Antiochus IV. kommt an die Macht (Vers 21)

Es war eine Bedingung des „Friedens von Apameia“, dass Antiochus III. der Große seinen Sohn als Geisel nach Rom schicken musste. Dort lebte Antiochus IV. etwa zehn Jahre lang, bis er 178 v. Chr. gegen einen seiner Neffen ausgetauscht werden konnte. Danach lebte er drei Jahre in Athen, bevor er in seine Heimat zurückkehrte. Noch bevor er ankam, wurde sein Bruder Seleukus IV. Philopator ermordet. Das machte den Weg für Antiochus IV. frei. Er erklärte sich zum Vormund seines Neffen Antiochus (Sohn seines Bruders), heiratete dessen Mutter (seine Schwägerin) und ließ den Mörder seines Bruder – Heliodoros –, der ebenfalls an die Macht kommen wollte, hinrichten. Das soll ihm den Namen „Epiphanes“ (der Erscheinende) beigebracht haben, weil er sich durch die Beseitigung dessen, der die Macht an sich reißen wollte, als rechtmäßiger König erwiesen haben soll. Antiochus IV. ließ sich selbst als „Theos Epiphanes“ titulieren, was „erscheinender Gott“ bedeutet.25 Ursprünglich gab er vor, nur stellvertretend für seinen Neffen zu regieren, bis dieser erwachsen sei. Allerdings verdrängte er auf diese Weise seinen Neffen, der 170 v. Chr. einen gewaltsamen Tod starb. Es wird vermutet, dass Antiochus IV. diesen Mord initiiert hat, um seine eigene Herrschaft zu sichern.

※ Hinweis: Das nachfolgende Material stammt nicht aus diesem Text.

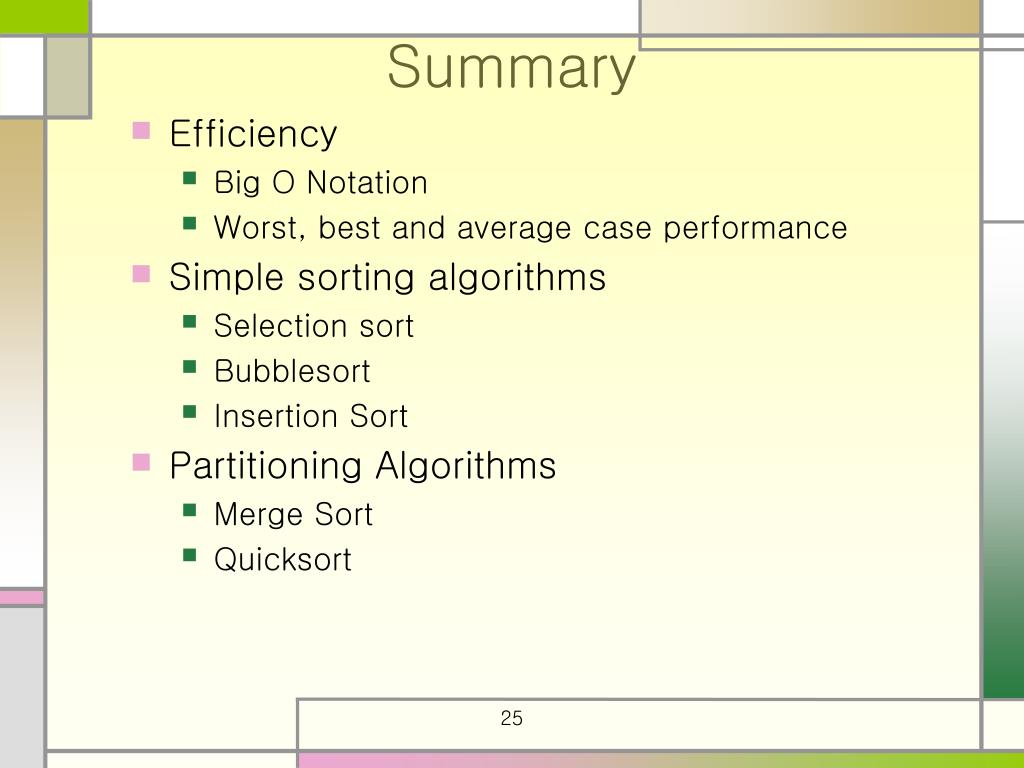 Summary

- Efficiency
  - Big O Notation
  - Worst, best and average case performance
- Simple sorting algorithms
  - Selection sort
  - Bubblesort
  - Insertion Sort
- Partitioning Algorithms
  - Merge Sort
  - Quicksort

25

Unser Vers nennt ihn einen „Verachteten“, weil er eine römische Geisel war. Es war nicht damit zu rechnen, dass er König wurde.26 Deshalb würde man die Würde des Königtums nicht auf ihn legen, d. h. ihm war die königliche Würde nicht zugedacht. Er erlangte die Position des Königs nicht, weil er sie verdient hatte, sondern weil er sie sich ränkevoll erschlich. Plötzlich war er da, und die Intrige wird mit den Worten beschrieben, dass er sich „des Königtums durch Schmeichelei“ (d. h. Ränke) bemächtigt hat. Genauso wie der Engel es Daniel sagte, ist es geschehen. Die Heirat mit der Frau seines Bruders soll in der Tat mit Schmeichelei, mit List und Tücke und vorgetäuschter Freundlichkeit von ihm arrangiert worden sein.

Antiochus IV. und die Hohenpriester in Jerusalem (Verse 22–24)

Vers 22 spricht sehr allgemein über die militärischen Erfolge des Königs, die dieser König tatsächlich hatte. Mit den „überschwemmenden Streitkräften“ sind vermutlich seine Feinde gemeint, in erster Linie die Truppen der Ägypter und vielleicht auch der Juden. Antiochus IV. war jedoch darüber hinaus gegen andere Nationen ebenfalls erfolgreich. Diese Erfolge brachten ihm Ankerkennung bei seinem eigenen Volk. Alles, was sich diesem Thronräuber widersetzte, wurde vernichtet. Er hatte großen Erfolg und ein ausgeprägtes Durchsetzungsvermögen. Er hat die Feinde „überschwemmt“, was auf seine Invasionen hinweist, und „zertrümmert“, d. h. besiegt.

Wer ist nun der „Fürst des Bundes“ (Vers 22)? Obwohl einige Ausleger dabei an seinen ägyptischen Neffen Antiochus IV. denken27, scheint es wahrscheinlicher zu sein, dass es sich um einen Hinweis auf den Hohenpriester Onias III. in Jerusalem handelt. Der Gebrauch des Wortes „Bund“ in diesem Kapitel (vgl. Verse 28.30.32) legt dies nahe. Onias III. wurde durch den Syrerkönig abgesetzt und zunächst ins Exil geschickt. Vier Jahre später (ca. 172 v. Chr.) wurde er auf Anweisung des Königs ermordet und so ebenfalls „zertrümmert“.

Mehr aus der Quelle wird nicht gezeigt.